If we do not seize the opportunities which come from acting on climate change—the economic opportunities which will lead to better and greater jobs—we will betray these young South Australians, these young Australians, these generations to come. How can we in good conscience stand in this place and decide to ignore their future? We know this future is competing at a global scale; other countries are acting, other countries are skilling their workforces and preparing their economies to deal with this challenge, to reap the rewards of the opportunities presented in these new industries. If we don't do that, that is a huge betrayal of our young people.

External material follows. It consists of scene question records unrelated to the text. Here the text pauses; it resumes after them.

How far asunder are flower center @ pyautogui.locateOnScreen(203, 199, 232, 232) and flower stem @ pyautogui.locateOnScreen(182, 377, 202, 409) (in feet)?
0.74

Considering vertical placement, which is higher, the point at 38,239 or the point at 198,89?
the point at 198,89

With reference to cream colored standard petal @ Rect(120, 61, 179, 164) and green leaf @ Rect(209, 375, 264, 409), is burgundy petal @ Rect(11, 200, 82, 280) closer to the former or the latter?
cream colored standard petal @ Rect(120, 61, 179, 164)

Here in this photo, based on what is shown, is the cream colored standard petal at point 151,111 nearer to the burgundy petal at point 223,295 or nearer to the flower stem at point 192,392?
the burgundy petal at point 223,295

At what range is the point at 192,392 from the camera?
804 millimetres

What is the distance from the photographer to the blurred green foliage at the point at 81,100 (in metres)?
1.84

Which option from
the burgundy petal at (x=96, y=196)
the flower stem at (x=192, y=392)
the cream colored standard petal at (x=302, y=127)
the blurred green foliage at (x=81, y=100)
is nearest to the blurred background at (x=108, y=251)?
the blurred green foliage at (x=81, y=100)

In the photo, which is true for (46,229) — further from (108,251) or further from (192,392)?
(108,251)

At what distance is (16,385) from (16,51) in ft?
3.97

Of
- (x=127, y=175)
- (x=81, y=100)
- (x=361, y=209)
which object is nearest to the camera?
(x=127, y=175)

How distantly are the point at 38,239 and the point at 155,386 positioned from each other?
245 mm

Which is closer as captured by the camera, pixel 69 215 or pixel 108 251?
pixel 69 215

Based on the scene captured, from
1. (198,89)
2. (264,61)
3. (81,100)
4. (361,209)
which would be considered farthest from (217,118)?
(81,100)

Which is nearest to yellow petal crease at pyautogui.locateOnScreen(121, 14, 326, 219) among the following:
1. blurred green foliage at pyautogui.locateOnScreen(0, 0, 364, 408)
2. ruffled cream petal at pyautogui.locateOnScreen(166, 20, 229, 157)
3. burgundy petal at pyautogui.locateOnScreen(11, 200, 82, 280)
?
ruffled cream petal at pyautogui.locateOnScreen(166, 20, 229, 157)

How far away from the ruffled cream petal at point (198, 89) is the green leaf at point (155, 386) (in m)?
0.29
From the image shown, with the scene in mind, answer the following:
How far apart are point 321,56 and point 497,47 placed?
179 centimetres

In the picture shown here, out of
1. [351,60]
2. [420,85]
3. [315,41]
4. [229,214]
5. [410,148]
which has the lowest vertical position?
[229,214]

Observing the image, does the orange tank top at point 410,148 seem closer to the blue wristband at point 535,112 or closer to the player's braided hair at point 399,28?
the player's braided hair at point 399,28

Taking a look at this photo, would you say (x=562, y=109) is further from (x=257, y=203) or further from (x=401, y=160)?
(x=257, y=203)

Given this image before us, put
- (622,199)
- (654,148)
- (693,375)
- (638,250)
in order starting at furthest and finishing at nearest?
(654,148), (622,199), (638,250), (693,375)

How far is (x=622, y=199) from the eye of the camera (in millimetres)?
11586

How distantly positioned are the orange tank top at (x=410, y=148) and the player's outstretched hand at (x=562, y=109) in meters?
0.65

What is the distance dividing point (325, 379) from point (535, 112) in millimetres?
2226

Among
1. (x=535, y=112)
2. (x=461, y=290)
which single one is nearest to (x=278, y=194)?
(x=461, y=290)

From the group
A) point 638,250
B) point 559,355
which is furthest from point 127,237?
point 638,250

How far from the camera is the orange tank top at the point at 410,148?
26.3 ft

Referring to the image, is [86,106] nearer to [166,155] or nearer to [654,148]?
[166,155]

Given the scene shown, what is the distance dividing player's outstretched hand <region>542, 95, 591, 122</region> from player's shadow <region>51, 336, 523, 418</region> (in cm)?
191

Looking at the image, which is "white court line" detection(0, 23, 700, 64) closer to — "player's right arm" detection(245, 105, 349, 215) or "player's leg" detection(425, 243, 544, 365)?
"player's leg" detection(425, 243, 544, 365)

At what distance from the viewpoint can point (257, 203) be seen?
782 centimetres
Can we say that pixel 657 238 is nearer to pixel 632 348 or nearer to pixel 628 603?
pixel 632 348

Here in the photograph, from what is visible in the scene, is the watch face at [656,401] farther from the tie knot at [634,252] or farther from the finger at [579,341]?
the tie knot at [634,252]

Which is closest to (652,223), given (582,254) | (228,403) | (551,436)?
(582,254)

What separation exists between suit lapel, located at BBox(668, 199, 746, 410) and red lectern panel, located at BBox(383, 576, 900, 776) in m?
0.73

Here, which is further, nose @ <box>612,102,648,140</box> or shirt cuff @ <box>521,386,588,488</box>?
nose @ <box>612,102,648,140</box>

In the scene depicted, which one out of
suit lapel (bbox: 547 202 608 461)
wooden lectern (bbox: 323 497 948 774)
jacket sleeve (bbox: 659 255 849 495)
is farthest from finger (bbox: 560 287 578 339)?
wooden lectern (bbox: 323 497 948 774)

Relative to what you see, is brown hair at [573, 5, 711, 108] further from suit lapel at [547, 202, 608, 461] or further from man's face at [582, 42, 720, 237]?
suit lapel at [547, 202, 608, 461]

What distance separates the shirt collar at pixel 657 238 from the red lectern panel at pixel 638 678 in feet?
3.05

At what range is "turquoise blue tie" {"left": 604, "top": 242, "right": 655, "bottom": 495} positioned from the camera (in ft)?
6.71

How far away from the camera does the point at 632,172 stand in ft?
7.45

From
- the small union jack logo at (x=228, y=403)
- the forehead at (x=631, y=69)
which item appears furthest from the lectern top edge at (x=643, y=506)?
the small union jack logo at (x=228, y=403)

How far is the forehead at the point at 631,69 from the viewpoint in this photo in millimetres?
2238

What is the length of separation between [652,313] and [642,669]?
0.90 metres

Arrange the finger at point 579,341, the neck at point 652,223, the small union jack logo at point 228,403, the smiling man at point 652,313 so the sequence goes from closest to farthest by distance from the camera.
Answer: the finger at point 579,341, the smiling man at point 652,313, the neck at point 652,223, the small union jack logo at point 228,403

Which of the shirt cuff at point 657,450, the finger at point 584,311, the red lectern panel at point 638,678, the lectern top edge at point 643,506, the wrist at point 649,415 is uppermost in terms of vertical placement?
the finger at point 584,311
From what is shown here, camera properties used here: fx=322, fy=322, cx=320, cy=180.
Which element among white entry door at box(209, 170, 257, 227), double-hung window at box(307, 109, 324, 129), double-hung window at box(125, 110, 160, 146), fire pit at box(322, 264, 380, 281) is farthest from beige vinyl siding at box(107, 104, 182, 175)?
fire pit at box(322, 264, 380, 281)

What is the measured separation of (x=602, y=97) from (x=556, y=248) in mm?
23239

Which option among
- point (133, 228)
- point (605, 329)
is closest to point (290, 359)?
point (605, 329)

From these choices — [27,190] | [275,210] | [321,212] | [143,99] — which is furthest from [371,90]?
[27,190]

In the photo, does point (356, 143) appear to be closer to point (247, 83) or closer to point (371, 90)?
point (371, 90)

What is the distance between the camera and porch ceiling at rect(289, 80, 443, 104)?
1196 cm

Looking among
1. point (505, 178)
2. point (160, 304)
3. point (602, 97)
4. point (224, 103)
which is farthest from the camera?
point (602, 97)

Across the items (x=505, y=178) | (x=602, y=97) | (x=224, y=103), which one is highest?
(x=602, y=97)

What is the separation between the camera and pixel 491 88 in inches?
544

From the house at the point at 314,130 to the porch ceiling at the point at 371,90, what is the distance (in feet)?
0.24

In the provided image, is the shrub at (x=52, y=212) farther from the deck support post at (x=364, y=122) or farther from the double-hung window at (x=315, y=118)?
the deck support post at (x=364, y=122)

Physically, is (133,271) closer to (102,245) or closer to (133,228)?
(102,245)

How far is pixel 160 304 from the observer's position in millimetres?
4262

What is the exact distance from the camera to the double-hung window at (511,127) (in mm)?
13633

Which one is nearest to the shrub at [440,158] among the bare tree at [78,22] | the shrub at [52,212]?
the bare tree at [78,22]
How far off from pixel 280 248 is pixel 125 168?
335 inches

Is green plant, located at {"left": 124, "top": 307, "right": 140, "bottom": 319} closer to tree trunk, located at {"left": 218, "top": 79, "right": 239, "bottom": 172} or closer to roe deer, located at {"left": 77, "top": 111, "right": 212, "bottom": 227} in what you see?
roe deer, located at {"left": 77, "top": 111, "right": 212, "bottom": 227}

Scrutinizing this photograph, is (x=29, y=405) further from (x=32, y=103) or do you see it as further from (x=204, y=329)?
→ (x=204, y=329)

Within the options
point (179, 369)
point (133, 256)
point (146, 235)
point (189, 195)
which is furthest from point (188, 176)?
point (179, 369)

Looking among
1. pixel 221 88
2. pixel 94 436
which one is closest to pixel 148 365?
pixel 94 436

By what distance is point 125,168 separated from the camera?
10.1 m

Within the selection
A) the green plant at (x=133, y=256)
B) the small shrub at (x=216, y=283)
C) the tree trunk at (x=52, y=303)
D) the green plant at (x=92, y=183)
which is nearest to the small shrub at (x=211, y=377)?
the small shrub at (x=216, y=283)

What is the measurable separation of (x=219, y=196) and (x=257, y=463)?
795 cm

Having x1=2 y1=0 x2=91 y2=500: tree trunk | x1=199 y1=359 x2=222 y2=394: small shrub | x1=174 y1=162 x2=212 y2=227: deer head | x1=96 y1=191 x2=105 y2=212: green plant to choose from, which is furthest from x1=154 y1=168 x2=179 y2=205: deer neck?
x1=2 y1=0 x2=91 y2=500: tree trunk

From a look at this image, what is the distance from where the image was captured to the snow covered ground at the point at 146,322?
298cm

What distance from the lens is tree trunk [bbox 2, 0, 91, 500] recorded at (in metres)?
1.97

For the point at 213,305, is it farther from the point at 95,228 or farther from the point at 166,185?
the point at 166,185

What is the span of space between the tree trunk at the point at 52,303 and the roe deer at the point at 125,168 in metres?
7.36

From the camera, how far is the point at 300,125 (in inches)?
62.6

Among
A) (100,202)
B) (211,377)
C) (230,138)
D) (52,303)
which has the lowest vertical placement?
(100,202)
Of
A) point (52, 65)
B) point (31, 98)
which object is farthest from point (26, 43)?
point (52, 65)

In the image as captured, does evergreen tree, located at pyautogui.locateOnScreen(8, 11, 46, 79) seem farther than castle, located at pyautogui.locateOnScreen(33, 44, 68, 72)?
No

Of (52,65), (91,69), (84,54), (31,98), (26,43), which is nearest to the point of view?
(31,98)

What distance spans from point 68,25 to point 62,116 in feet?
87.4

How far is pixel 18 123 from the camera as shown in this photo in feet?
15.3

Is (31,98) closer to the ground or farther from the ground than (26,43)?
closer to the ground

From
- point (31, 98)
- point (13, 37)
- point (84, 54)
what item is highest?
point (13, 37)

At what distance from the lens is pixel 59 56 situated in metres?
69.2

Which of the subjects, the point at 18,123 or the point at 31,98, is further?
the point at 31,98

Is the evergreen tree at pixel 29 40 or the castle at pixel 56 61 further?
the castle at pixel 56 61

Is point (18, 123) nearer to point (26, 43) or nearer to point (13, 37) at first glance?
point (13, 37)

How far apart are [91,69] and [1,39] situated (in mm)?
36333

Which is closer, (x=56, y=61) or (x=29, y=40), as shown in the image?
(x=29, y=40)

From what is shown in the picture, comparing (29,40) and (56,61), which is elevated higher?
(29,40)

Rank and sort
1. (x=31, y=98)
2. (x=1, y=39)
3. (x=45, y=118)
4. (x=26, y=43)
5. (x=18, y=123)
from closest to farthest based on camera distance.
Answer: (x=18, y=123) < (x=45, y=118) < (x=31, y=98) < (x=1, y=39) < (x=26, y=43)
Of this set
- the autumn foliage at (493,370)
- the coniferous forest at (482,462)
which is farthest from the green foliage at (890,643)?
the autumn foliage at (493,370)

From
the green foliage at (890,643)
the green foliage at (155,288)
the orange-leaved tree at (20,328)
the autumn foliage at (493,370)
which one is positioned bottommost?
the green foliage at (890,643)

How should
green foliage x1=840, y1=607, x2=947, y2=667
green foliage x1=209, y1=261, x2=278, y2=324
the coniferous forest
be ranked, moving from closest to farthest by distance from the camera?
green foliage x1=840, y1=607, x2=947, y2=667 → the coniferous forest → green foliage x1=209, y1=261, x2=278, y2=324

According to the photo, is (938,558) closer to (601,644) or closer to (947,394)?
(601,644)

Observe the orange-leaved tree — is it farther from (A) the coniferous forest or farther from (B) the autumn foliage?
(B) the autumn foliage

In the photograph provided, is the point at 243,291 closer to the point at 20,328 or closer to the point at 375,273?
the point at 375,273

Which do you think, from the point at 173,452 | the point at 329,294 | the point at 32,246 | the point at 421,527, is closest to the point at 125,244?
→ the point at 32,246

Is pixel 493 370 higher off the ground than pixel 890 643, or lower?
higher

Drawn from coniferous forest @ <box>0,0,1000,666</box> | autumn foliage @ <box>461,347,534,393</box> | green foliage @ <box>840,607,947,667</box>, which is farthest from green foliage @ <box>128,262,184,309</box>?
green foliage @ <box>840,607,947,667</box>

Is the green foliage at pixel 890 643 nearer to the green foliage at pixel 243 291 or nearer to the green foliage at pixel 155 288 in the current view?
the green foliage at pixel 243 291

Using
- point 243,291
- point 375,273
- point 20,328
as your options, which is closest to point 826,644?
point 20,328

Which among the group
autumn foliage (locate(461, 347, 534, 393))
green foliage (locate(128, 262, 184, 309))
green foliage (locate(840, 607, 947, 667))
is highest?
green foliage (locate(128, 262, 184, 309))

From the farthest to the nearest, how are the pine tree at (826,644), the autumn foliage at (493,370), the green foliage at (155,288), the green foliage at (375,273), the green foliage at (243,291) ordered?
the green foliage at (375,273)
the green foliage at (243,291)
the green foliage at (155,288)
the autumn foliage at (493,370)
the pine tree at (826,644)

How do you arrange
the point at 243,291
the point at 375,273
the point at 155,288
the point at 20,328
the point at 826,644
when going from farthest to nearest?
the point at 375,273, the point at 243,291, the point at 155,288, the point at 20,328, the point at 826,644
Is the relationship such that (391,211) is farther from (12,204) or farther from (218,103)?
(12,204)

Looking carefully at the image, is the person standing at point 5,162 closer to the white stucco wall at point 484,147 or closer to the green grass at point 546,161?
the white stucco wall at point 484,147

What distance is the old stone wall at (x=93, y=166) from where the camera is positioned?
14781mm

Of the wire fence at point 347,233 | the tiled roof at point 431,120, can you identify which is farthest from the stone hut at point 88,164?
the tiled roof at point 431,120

Of course, we cannot ignore the vulnerable populations across our globe who also feel this pain, this hardship, gravely and disproportionately to other places in the world. It's about being globally responsible. It's about being good global citizens in a world which is ever connected.
This is good environmental policy. It's good social policy. It's brilliant economic policy. And thank God it is a policy, after a decade of nothing. It has been a decade of wasted time, of wasted opportunities, of failing to provide that leadership and that indicator to the market of where to invest, of failing to do the things—the bare minimum things—we know we need to do to address this crisis and this catastrophe. These bills, the Climate Change Bill 2022 and Climate Change (Consequential Amendments) Bill 2022, give us, this parliament, an opportunity to end these stupid climate wars, to come out and be part of a global community that is taking action and to take the action which our business community expects of us, which our community expects of us and which our young people expect of us.
We are committed to ending these wars, and the other side of this chamber has an opportunity today to do so too. It has an opportunity to accept the mandate, to put that rubbish of the past decade behind us, to come together as a chamber, to act like grown-ups, to be responsible to the young people in our community and to be responsible to our environment and to our economy. It has that opportunity in this moment to give industry, businesses and our communities the security and the policy certainty that they are crying out for. That's what this legislation does. It provides some leadership from the federal government, which has been so lacking over the last decade and the lack of which is costing us environmentally, economically and socially.
After a decade of failing our nation on climate, supporting this legislation is the least that they could do. So I urge everyone in this chamber to take this moment, put the embarrassment of the years that came before behind us and show the Australian community that we're grown-ups, that we get the catastrophe that's before us, that we will take action together and that we heard the mandate that they gave us at the election. It is what they have been calling for, because they're smart. They see what's before us. They see the risks of inaction.
This is our opportunity as a chamber to do better by them, and it's our opportunity to correct one of the fundamental ways in which we are denying the next generation of Australians a better and fairer future. I absolutely commend these bills to the chamber.